FDI into the country grew 22 per cent to USD 35.85 billion during April-December of 2016-17.
New Delhi: Cash and ATM management companies will soon be allowed to attract 100 per cent foreign direct investment as they are not required to comply with the Private Security Agencies (Regulation) Act (PSARA). A clarification to this effect is likely to be issued by the home ministry shortly.
The clarification will be against the backdrop of the confusion among firms in cash and ATM management relating to compliance with the Act, under which they can receive FDI only up to 49 per cent.
The issue was discussed at a meeting convened by the Prime Minister's Office (PMO) last month.
"In that meeting, it was decided that the home ministry would be asked to issue a clarification that these companies will not have to comply with PSARA and would be eligible to attract 100 per cent FDI," an official said.
There are about a dozen cash management players in the country, including Writer Safeguard, SIS Securitas, CMS, Secure Value, Logicash, Brinks Arya, Securitrans and Scientific Security Management Services.
According to experts, companies managing cash for banks have so far been caught in a policy tangle, with the home ministry insisting that 100 per cent FDI could not be allowed for them if they provide private security guards or armoured vehicles.
Companies that make devices such as currency authenticators and sorting and currency counting machines will also benefit from this clarification, they added. Several players, including TVS Electronics and ITI, are in such businesses.
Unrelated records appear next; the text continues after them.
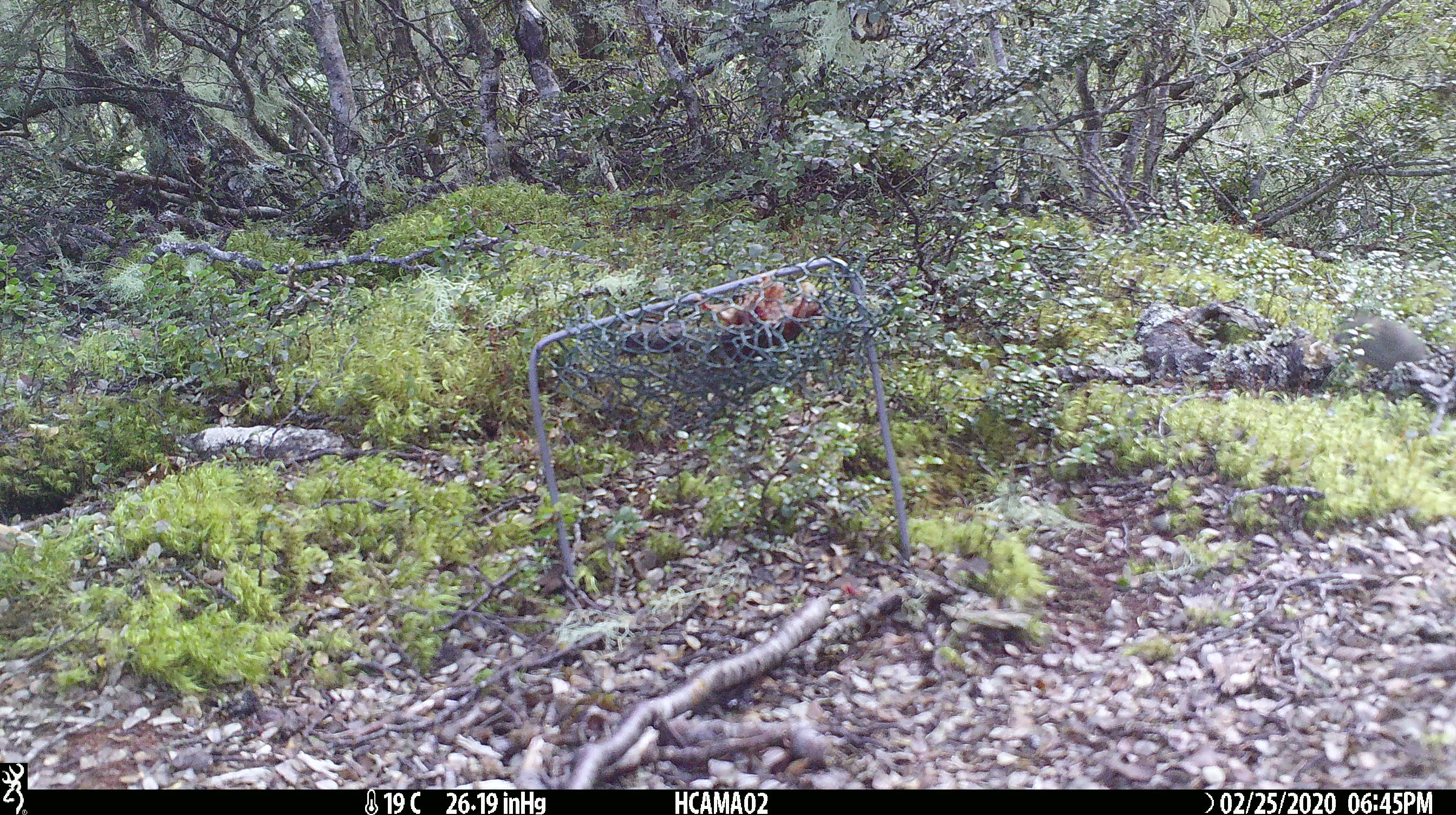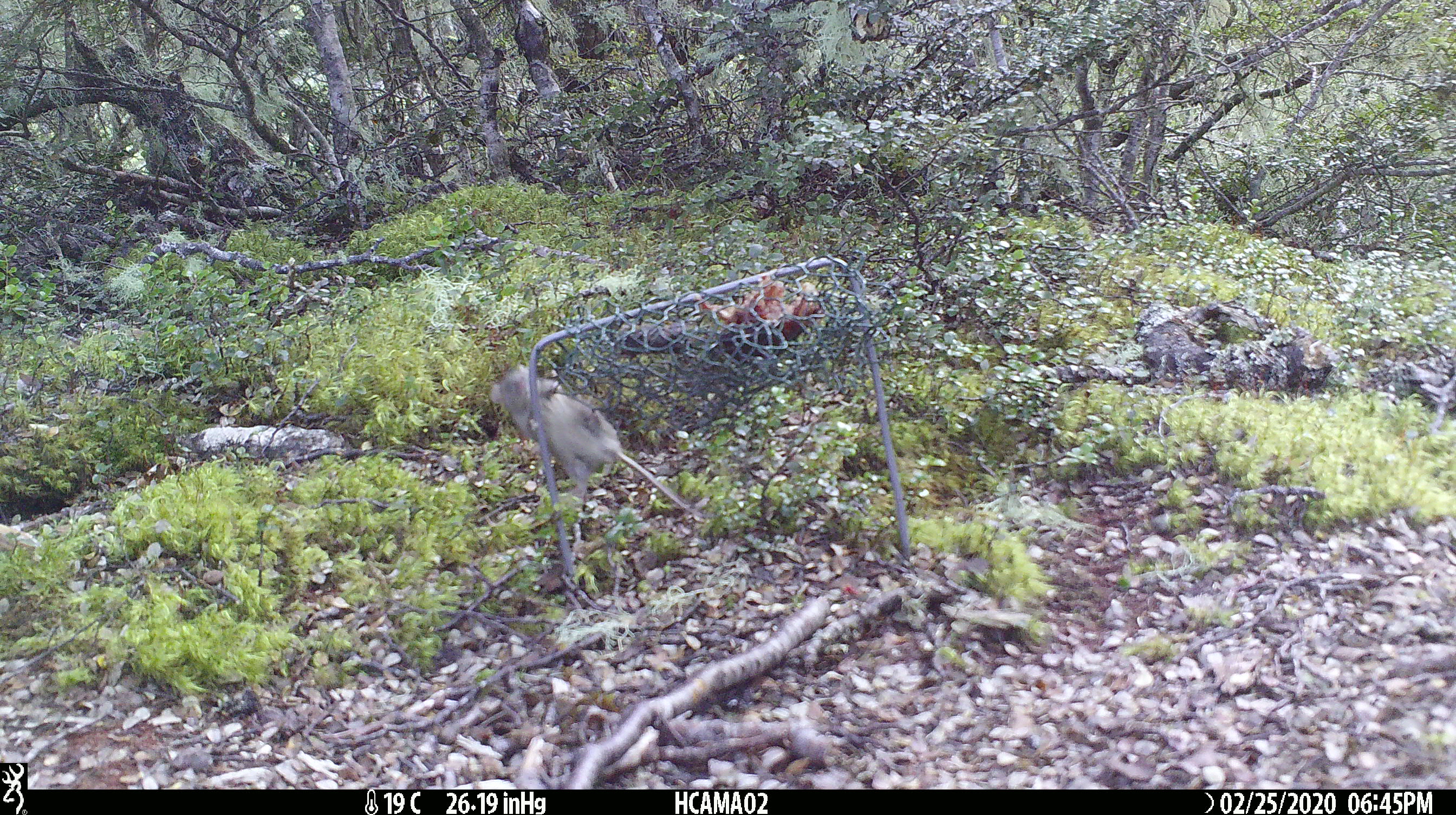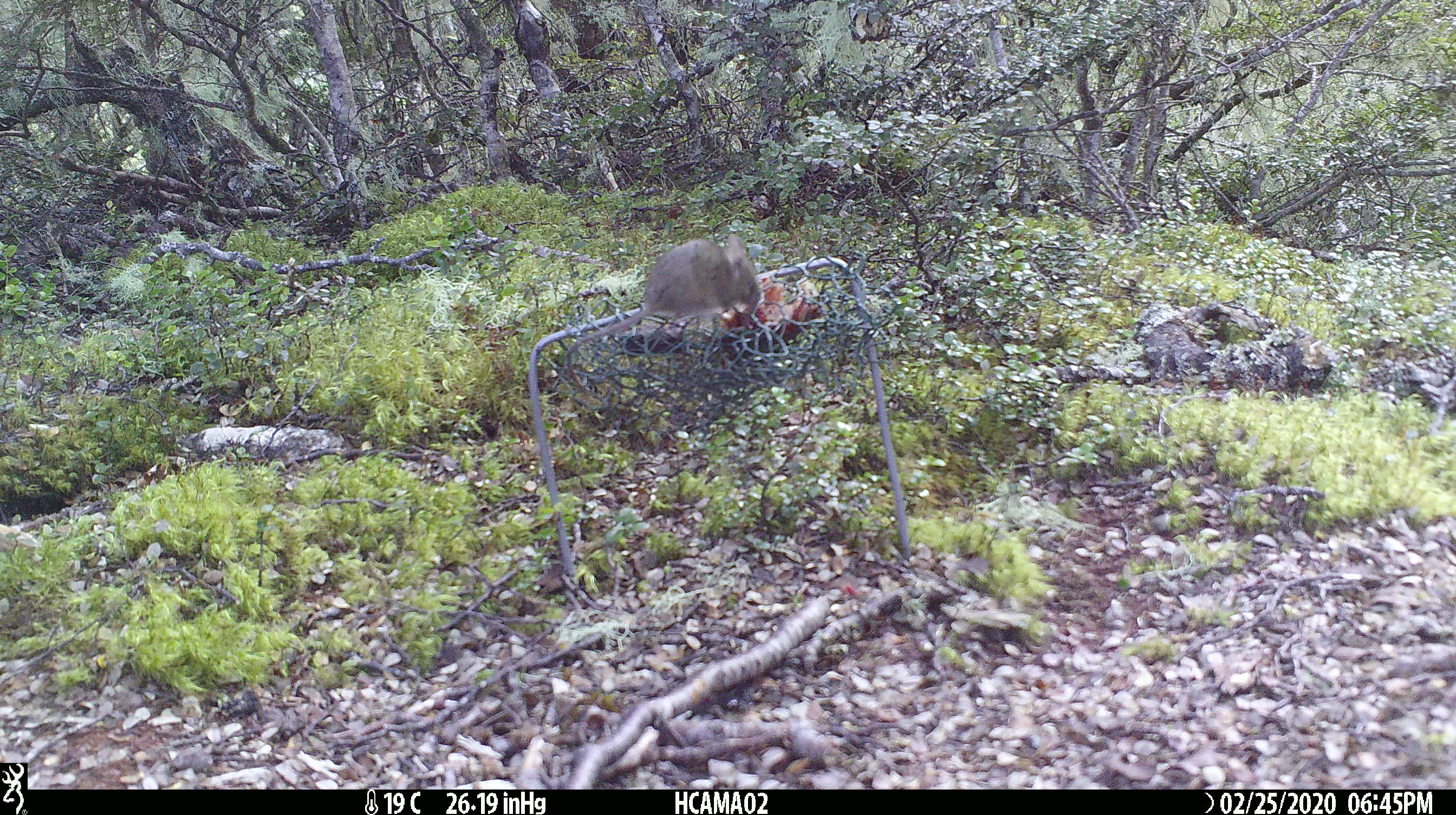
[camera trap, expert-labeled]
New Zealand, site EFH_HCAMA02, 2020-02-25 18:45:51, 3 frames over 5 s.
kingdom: Animalia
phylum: Chordata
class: Mammalia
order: Rodentia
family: Muridae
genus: Mus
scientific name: Mus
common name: mouse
Cash Management companies handle over Rs 40,000 crore of cash per day.
The government in 2015 permitted 100 per cent FDI under the automatic route for white label ATM operations with an aim to promote financial inclusion.
FDI into the country grew 22 per cent to USD 35.85 billion during April-December of 2016-17. Foreign investment is considered crucial for India, which needs around USD 1 trillion for overhauling its infrastructure such as ports, airports and highways to boost growth.
A strong inflow of foreign investments also helps improve balance of payments and strengthen the rupee against other global currencies, especially the dollar.